After spending my afternoon on this, I finally figured out a way to pytest a python-based KFP component. As I found no other lead on this subject, I hope this can help:
Access the function to test
The trick is not to directly test the KFP component created by the @component
decorator. However you can access the inner decorated Python function through the component attribute python_func
.
Mock artifacts
Regarding the Input
and Output
artifacts, as you get around KFP to access and call the tested function, you have to create them manually and pass them to the function:
input_artifact = Dataset(uri='input_df_previously_saved.csv')
output_artifact = Dataset(uri='target_output_path.csv')
I had to come up with a workaround for how the Artifact.path
property works (which also applies for all KFP Artifact
subclasses: Dataset
, Model
, ...). If you look in KFP source code, you'll find that it uses the _get_path()
method that returns None
if the uri
attribute does not start with one of the defined cloud prefixes: "gs://"
, "s3://"
or "minio://"
. As we're manually building artifacts with local paths, the tested component that wants to read the path
property of an artifact would read a None
value.
So I made a simple method that builds a subclass of an Artifact
(or a Dataset
or any other Artifact
child class). The built subclass is simply altered to return the uri
value instead of None
in this specific case of a non-cloud uri
.
Your example
Putting this all together for your test and your fixture, we can get the following code to work:
src/double_ages_component.py
: your component to test
Nothing changes here. I just added the pandas
import:
from kfp.v2.dsl import component, Input, Dataset, Output
@component
def double_ages(df_input: Input[Dataset], df_output: Output[Dataset]):
import pandas as pd
df = pd.read_csv(df_input.path)
double_df = df.copy()
double_df['age'] = double_df['age'] * 2
df_output.path += '.csv'
double_df.to_csv(df_output.path, index=False)
tests/utils.py
: the Artifact subclass builder
import typing
def make_test_artifact(artifact_type: typing.Type):
class TestArtifact(artifact_type):
def _get_path(self):
return super()._get_path() or self.uri
return TestArtifact
I am still not sure it is the most proper workaround. You could also manually create a subclass for each Artifact that you use (Dataset
in your example). Or you could directly mock the kfp.v2.dsl.Artifact
class using pytest-mock.
tests/conftest.py
: your fixture
I separated the sample dataframe creator component from the fixture. Hence we have a standard KFP component definition + a fixture that builds its output artifact and calls its python function:
from kfp.v2.dsl import component, Dataset, Output
import pytest
from tests.utils import make_test_artifact
@component
def sample_df_component(dataset: Output[Dataset]):
import pandas as pd
df = pd.DataFrame({
'name': ['Ana', 'Maria', 'Josh'],
'age': [15, 19, 22],
})
dataset.path += '.csv'
df.to_csv(dataset.path, index=False)
@pytest.fixture
def sample_df():
# define output artifact
output_path = 'local_sample_df.csv' # any writable local path. I'd recommend to use pytest `tmp_path` fixture.
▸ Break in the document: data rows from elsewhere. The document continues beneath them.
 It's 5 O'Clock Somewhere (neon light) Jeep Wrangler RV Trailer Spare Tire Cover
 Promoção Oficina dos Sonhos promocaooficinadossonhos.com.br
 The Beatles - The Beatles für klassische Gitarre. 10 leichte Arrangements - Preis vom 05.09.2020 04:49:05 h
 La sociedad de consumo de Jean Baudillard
sample_df_artifact = make_test_artifact(Dataset)(uri=output_path)
# call component python_func by passing the artifact yourself
sample_df_component.python_func(dataset=sample_df_artifact)
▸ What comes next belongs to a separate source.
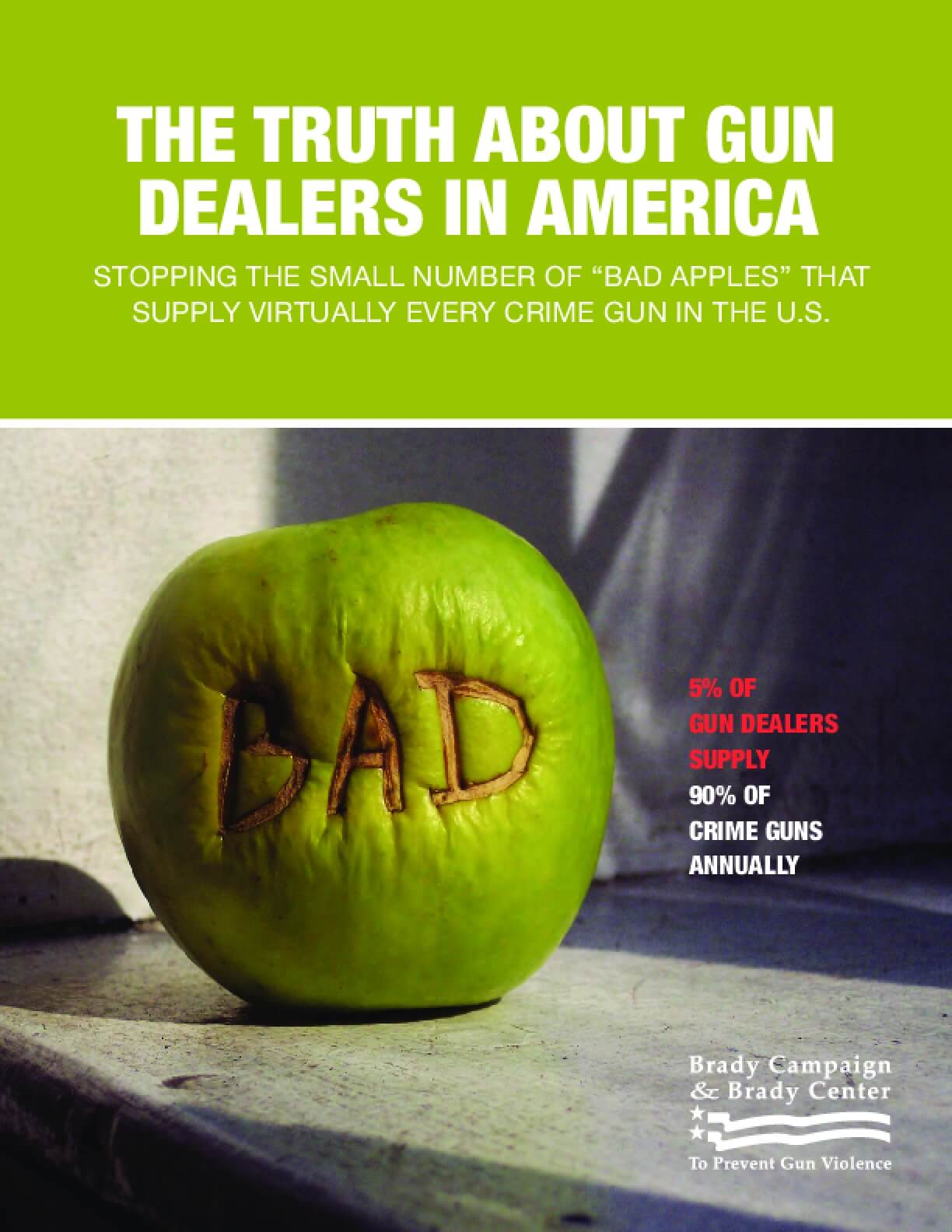 "The Truth about Gun Dealers in America: Stopping the Small Number of ""bad Apples"" That Supply Virtually Every Crime Gun in the U.S."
# the artifact object is now altered with the new path that you define in sample_df_component (".csv" extension added)
return sample_df_artifact
The fixture returns an artifact object referencing a selected local path where the sample dataframe has been saved to.
tests/test_component.py
: your actual component test
Once again, the idea is to build the I/O artifact(s) and to call the component's python_func
:
from kfp.v2.dsl import Dataset
import pandas as pd
from src.double_ages_component import double_ages
from tests.utils import make_test_artifact
def test_double_ages(sample_df):
expected_df = pd.DataFrame({
'name': ['Ana', 'Maria', 'Josh'],
'age': [30, 38, 44],
})
# input artifact is passed in parameter via sample_df fixture
# create output artifact
output_path = 'local_test_output_df.csv'
output_df_artifact = make_test_artifact(Dataset)(uri=output_path)
# call component python_func
double_ages.python_func(df_input=sample_df, df_output=output_df_artifact)
# read output data
df = pd.read_csv(output_df_artifact.path)
# write your tests
assert df['age'].tolist() == expected_df['age'].tolist()
Result
> pytest
================ test session starts ================
platform linux -- Python 3.8.13, pytest-7.1.3, pluggy-1.0.0
rootdir: /home/USER/code/kfp_tests
collected 1 item
tests/test_component.py . [100%]
================ 1 passed in 0.28s ================